EXCERPTED DATA start
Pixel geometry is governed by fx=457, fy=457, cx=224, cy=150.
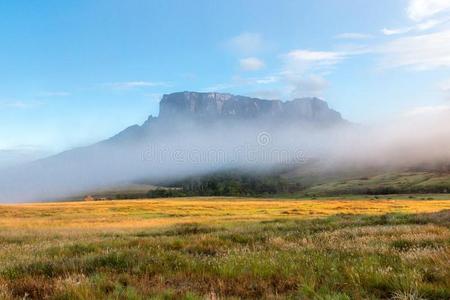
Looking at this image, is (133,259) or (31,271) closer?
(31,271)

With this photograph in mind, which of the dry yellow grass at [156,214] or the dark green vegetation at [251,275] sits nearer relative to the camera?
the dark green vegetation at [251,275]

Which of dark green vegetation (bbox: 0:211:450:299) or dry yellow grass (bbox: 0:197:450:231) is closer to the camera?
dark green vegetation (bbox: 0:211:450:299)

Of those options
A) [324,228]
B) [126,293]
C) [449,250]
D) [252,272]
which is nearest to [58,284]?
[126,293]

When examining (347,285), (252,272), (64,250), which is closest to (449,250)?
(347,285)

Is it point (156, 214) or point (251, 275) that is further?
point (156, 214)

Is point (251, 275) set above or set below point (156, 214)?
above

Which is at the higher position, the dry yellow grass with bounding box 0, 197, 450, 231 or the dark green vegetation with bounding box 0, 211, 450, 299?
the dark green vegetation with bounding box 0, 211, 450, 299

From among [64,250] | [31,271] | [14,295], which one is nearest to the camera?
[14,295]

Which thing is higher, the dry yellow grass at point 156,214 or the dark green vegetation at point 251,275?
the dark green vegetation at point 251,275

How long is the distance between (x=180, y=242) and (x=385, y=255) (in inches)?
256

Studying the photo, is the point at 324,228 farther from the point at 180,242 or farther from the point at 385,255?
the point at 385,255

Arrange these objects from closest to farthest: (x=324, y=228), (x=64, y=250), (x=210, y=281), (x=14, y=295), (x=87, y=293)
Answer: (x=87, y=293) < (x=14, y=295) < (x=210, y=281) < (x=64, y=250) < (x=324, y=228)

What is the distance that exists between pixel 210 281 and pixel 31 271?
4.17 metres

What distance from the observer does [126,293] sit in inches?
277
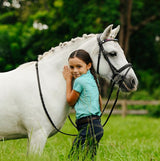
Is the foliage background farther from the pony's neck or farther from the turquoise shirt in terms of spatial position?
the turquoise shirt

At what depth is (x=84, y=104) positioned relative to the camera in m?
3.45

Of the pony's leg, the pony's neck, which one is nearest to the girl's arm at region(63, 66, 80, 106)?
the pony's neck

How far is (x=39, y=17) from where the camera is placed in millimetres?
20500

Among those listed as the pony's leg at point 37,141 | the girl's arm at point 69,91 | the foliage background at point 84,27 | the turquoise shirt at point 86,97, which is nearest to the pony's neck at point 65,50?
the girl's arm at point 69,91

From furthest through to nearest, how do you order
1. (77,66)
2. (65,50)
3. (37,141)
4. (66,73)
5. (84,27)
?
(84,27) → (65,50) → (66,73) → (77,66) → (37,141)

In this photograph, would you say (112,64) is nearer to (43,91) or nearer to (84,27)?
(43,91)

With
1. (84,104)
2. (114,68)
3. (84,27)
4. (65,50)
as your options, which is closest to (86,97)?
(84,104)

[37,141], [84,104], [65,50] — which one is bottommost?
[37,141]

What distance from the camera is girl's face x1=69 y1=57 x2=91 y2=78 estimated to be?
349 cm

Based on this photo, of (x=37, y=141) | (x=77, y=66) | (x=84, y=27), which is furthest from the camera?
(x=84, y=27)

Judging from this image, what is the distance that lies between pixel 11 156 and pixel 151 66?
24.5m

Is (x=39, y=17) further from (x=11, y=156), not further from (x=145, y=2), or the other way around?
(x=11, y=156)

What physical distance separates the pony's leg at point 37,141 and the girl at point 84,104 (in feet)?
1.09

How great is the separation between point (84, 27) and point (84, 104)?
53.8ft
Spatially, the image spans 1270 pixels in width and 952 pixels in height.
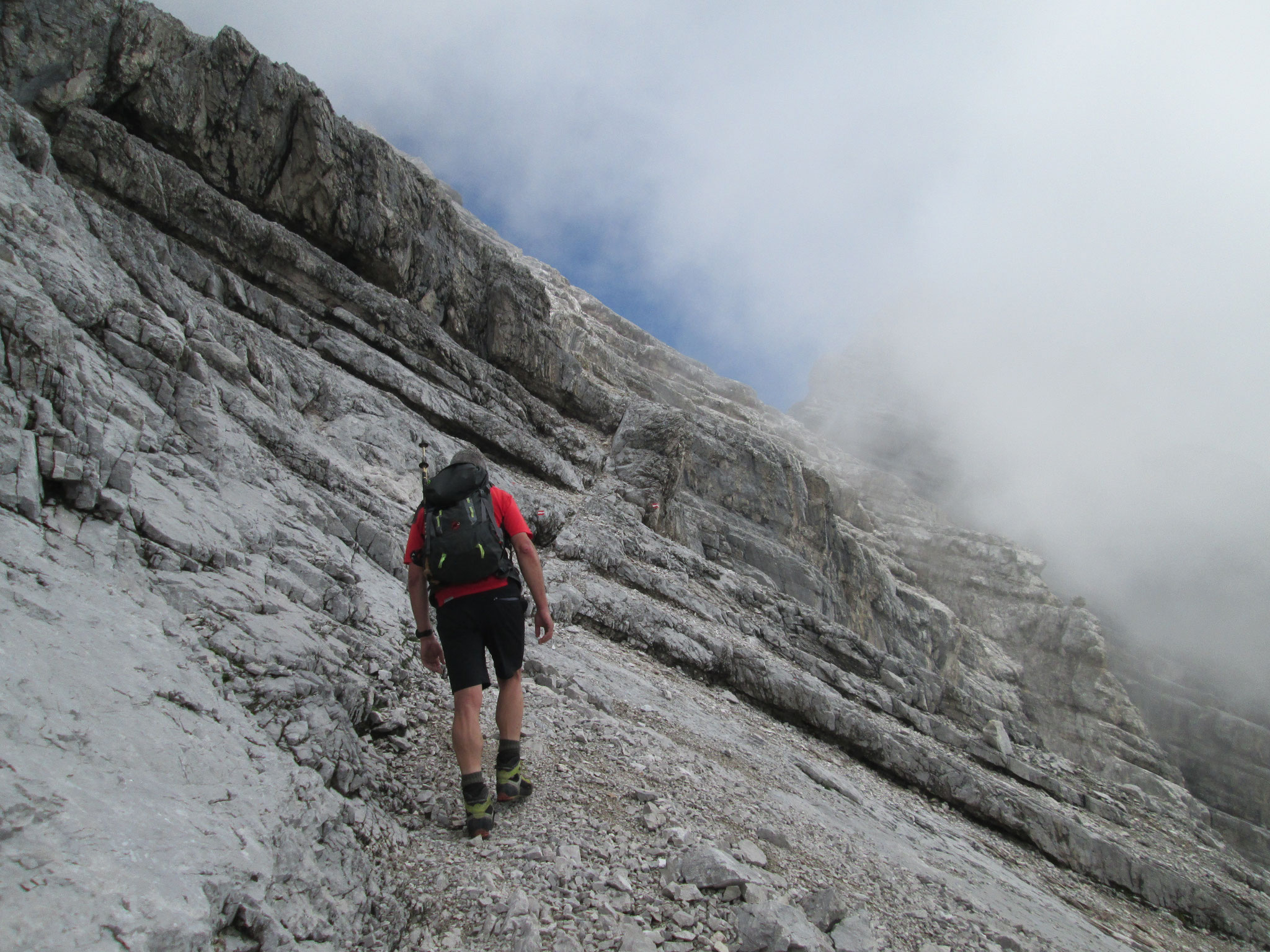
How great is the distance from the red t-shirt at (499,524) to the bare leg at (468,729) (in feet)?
EXCERPTED DATA end
Please print the listing again, word for word, starting with the line that contains "Is the foliage" and continuing through the final line of the listing, with both ends included. Omit the pictures.

Is the foliage background farther from the pony's neck or farther from the turquoise shirt in terms of spatial position?
the turquoise shirt

At what depth is (x=84, y=104) positioned relative to the camera in m?
3.45

Of the pony's leg, the pony's neck, which one is nearest to the girl's arm at region(63, 66, 80, 106)?
the pony's neck

How far is (x=39, y=17) from where the camera is placed in millimetres?
20500

Among those listed as the pony's leg at point 37,141 | the girl's arm at point 69,91 | the foliage background at point 84,27 | the turquoise shirt at point 86,97, which is nearest to the pony's neck at point 65,50?
the girl's arm at point 69,91

From furthest through to nearest, how do you order
1. (77,66)
2. (65,50)
3. (37,141)
4. (66,73)
5. (84,27)
?
(84,27) → (65,50) → (66,73) → (77,66) → (37,141)

In this photograph, would you say (112,64) is nearer to (43,91) or nearer to (84,27)?
(43,91)

With
1. (84,104)
2. (114,68)
3. (84,27)
4. (65,50)
as your options, which is closest to (86,97)?
(84,104)

[37,141], [84,104], [65,50] — which one is bottommost?
[37,141]

What distance from the camera is girl's face x1=69 y1=57 x2=91 y2=78 estimated to be?
349 cm

Based on this photo, of (x=37, y=141) | (x=77, y=66) | (x=84, y=27), which is furthest from the camera?
(x=84, y=27)

Judging from this image, what is the distance that lies between pixel 11 156 and pixel 151 66?
24.5m

Is (x=39, y=17) further from (x=11, y=156), not further from (x=145, y=2), or the other way around?
(x=11, y=156)

What physical distance separates the pony's leg at point 37,141 and the girl at point 84,104 (in feet)?
1.09

How great is the separation between point (84, 27) and point (84, 104)?
53.8ft
Spatially, the image spans 1270 pixels in width and 952 pixels in height.
How great is the distance from the red t-shirt at (499,524) to the bare leg at (468,729) (in feet)?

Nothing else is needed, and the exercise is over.